Stephen Blanchard traces Ruskin Readers’ search for a new home
Adults with literacy issues can be a hidden minority in Lambeth. People may struggle to get by at work and in accessing things like jobs, housing and health services but they are often reluctant to share the problem with others.
But despite recent set-backs, a group of local volunteers is still helping them to improve their literacy.
Amity Reading Club was set up almost 40 years ago by Gladys and Philip Glascoe to teach adults with reading and writing difficulties.
The Lambeth council of the time recognised the importance of this work by giving the organisation permission to use the Carnegie Library in Herne Hill as a venue.
In 2008 the group became known as Ruskin Readers (named after the Victorian critic John Ruskin and the nearby park that bears his name).
Ruskin Readers is made up of around 25 volunteer tutors and 20 students, split into two groups meeting for two hours on Monday evenings and Wednesday afternoons.
Students are welcomed into a friendly atmosphere and assigned their own tutor. Skills are developed at the student’s own pace and volunteers receive support and training.
Advice and support are also given for students’ lives outside the club. The groups go on outings to local theatres and cinemas and visit museums, galleries and other places of interest.
The organisation had a secure home in the library until the present Lambeth council announced that it was to close the building and re-open it as a gym.
Like other local groups, Ruskin Readers was forced to find a new venue at very short notice. And they had lost access to their collection of books and educational material—now behind the locked shutters of the library.
“We were forced to spend money on expensive publications written especially for adults,” says lead tutor Caroline Knapp.
For a while, Ruskin Readers was forced to split, with the Monday night group meeting at the Cambria pub on Cambria Road in Loughborough Junction and the Wednesday afternoon group meeting upstairs at Streatham Library.
Caroline was forced to keep the group’s few hastily acquired resources in boxes and bags in her front room. “This involved lugging books, reading lamps and stationary to and from the Cambria,” she says. A challenging task for a disabled pensioner without a car.
The Cambria is a friendly neighbourhood pub, but it could only ever be a stop-gap.

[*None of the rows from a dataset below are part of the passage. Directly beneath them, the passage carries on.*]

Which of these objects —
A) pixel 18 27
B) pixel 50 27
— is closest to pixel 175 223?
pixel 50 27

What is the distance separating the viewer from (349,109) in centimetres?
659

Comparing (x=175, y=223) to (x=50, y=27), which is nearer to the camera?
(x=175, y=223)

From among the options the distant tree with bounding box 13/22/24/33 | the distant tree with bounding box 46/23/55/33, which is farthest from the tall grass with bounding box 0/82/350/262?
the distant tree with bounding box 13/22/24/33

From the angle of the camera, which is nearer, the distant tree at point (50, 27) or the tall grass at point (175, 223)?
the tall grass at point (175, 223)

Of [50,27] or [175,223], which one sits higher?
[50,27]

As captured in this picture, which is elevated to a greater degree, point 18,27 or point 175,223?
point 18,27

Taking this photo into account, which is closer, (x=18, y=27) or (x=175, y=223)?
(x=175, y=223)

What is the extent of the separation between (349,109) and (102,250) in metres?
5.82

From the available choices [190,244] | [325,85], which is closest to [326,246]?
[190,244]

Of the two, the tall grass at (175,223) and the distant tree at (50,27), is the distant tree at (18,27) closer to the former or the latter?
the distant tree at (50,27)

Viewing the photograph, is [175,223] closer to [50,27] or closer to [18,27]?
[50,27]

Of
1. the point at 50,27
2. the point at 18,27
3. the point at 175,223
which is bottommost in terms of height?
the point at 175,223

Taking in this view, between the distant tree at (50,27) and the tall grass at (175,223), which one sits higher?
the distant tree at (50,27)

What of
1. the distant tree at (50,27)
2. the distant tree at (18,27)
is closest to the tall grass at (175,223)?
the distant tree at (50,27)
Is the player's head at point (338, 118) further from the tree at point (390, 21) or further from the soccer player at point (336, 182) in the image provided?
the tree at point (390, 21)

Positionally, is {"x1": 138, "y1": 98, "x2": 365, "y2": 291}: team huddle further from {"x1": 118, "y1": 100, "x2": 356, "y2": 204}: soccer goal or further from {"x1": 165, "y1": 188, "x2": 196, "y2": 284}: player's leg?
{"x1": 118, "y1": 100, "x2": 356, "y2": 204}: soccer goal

“Caroline scoured the internet,” tutor Rae Stoltenkamp recalls, “calling contacts and posting desperate messages on Facebook.”
Then another tutor suggested St Faith’s Church on Red Post Hill in nearby Southwark.
There they were warmly welcomed by Reverend Susan Height who allowed them to use an area of the church and then rent a large upstairs room in its community centre.
“We feel as if Ruskin Readers has finally found a refuge,” Rae says.
“But where was Lambeth council in all this? The funding promised for the evicted groups is still to materialise.”
Ruskin Readers has been kept alive by the commitment of its members, help from private donors, a London Community Fund grant, and the generosity of a church in a neighbouring borough.
“That is what I call community spirit – something which seems decidedly lacking at Lambeth council,” says Rae.